Fourth, unlike the contracts in NCAA and State Police Association of Massachusetts, the agreement does not establish that Publisher solicits, sells, and publishes commercial advertisements on behalf of Organization as its agent. See State Police Ass'n of Massachusetts, 125 F.3d at 7; NCAA, 914 F.2d at 46. No provision of the agreement requires Publisher to seek out advertising to publish in Journal or grants Organization the right to control the manner in which Publisher seeks out advertising. Although Publisher is permitted to mention its collaboration with Organization in connection with promoting and distributing Journal, there is no indication that Publisher purports to act "on behalf of" Organization in soliciting advertising.

Arkansas State Police Association v. Commissioner does not alter this conclusion. Like the arrangement in State Police Association of Massachusetts, the publisher in Arkansas State Police Association solicited advertising by calling "on behalf of" the organization and advertisers made checks payable to the organization, not the publisher. See 282 F.3d 556, 557 (8th Cir. 2002). Unlike the agreement in this case, the publisher in Arkansas State Police Association paid the organization a specific percentage of advertising revenue in addition to a fixed payment that was also based on advertising revenue because the magazine's only source of revenue was advertising. See id. at 557. Furthermore, the issue in Arkansas State Police Association was whether the payments were royalties. Thus, the analysis is not applicable here because the issue of whether Publisher acted as Organization's agent with respect to advertising activities is separate from the question of whether the payment was nonetheless excluded from unrelated business income tax as a royalty under section 512(b)(2).

Activities that are carried on within a larger aggregate of similar activities or within a larger complex of endeavors are considered separately to determine whether the activity is an unrelated trade or business. See Treas. Reg. § 1.513-1(b). Thus, within the larger complex of publishing an exempt organization periodical, advertising activities are considered separately from the activities of producing editorial material. As such, Organization's significant control over editorial activities related to Journal, including Organization's control over the editor, are not relevant to determining whether Publisher acted as Organization's agent with respect to advertising activities.

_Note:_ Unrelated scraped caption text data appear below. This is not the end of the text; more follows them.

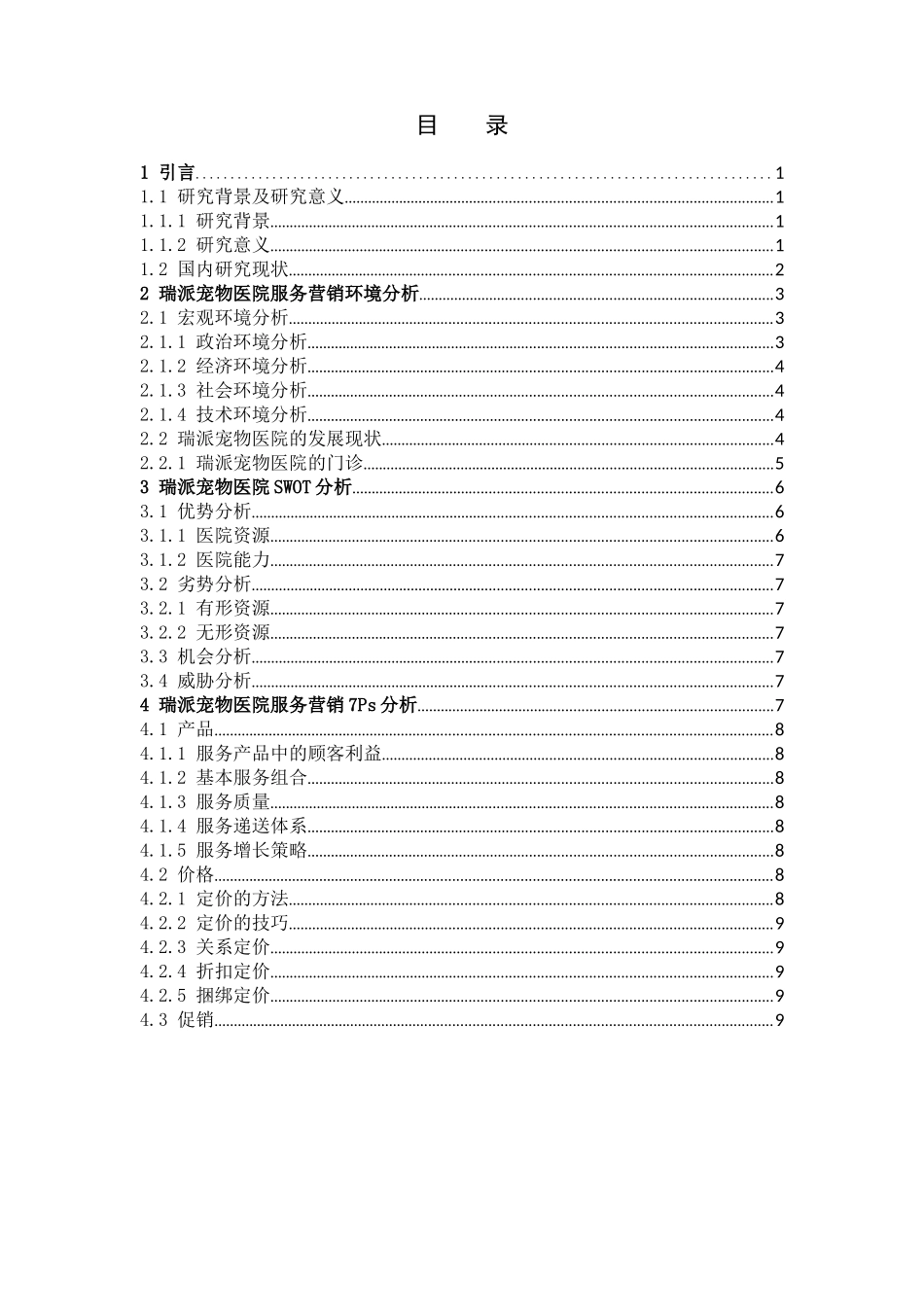 市场营销-瑞派宠物医院的服务营销分析-以福建省为例论文_第3页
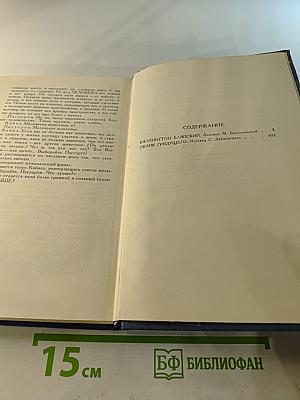 Герберт Уэллс. Собрание сочинений в пятнадцати томах. Том 13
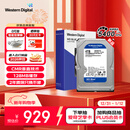 西部数据（WD）4TB 台式机机械硬盘 WD Blue 西数蓝盘 3.5英寸 5400转 128MB SATA CMR垂直技术 WD40EZZX AI硬盘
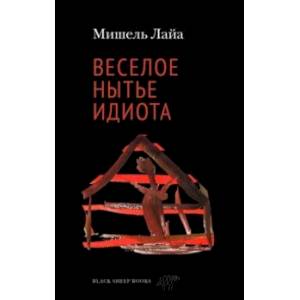 Веселое нытье идиота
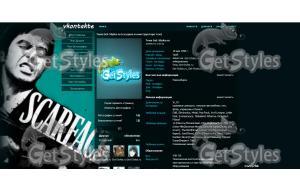 Тони Монтана тема для контакта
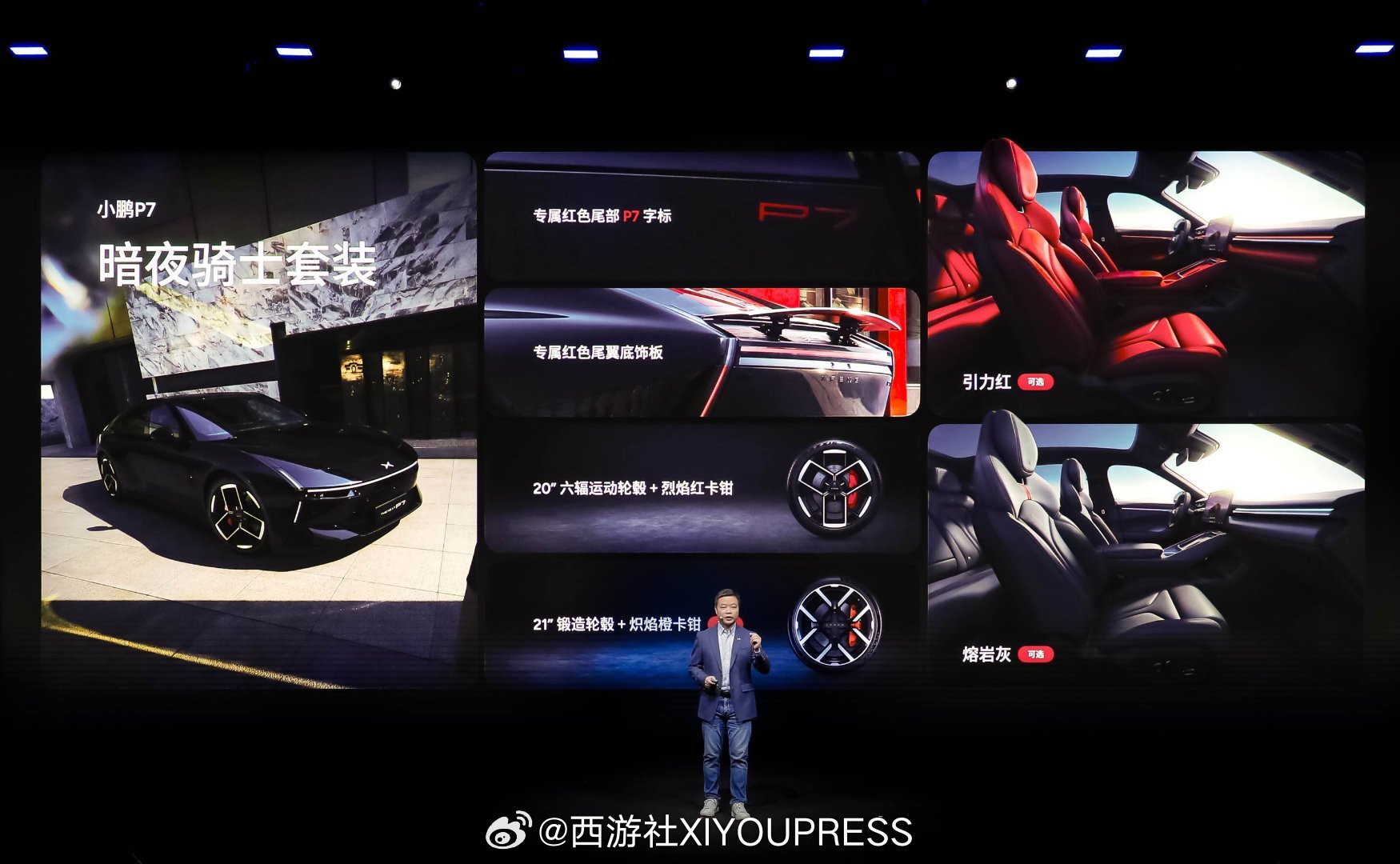 🔥小鹏P7驾控再升级！带来媲美百万级豪华轿跑的顶级性能小鹏P7为性能党量身打造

Absent extenuating circumstances, the agreement of contracting parties as to the services to be performed and the compensation to be received for each service cannot be ignored. There is no indication that, in conflict with the agreement, Organization engaged in any advertising activities or any portion of the payment from Publisher is attributable to advertising. As such, there is no basis for reallocating advertising income to Organization. Therefore, Organization did not receive unrelated business taxable income from advertising because commercial advertising was not regularly carried on by Organization within the meaning of section 512(a).

Accordingly, because we conclude that Organization did not receive unrelated business taxable income from advertising under the terms of the agreement with Publisher in connection with publishing Journal, it is unnecessary to address whether the Service's method of calculating the unrelated business income was correct and reasonable.

CAVEAT(S)


A copy of this technical advice memorandum is to be given to the taxpayer(s). Section 6110(k)(3) of the Code provides that it may not be used or cited as precedent.

FOOTNOTES


1. All references to "section" refer to sections of the Internal Revenue Code (Code) of 1986, unless otherwise specified.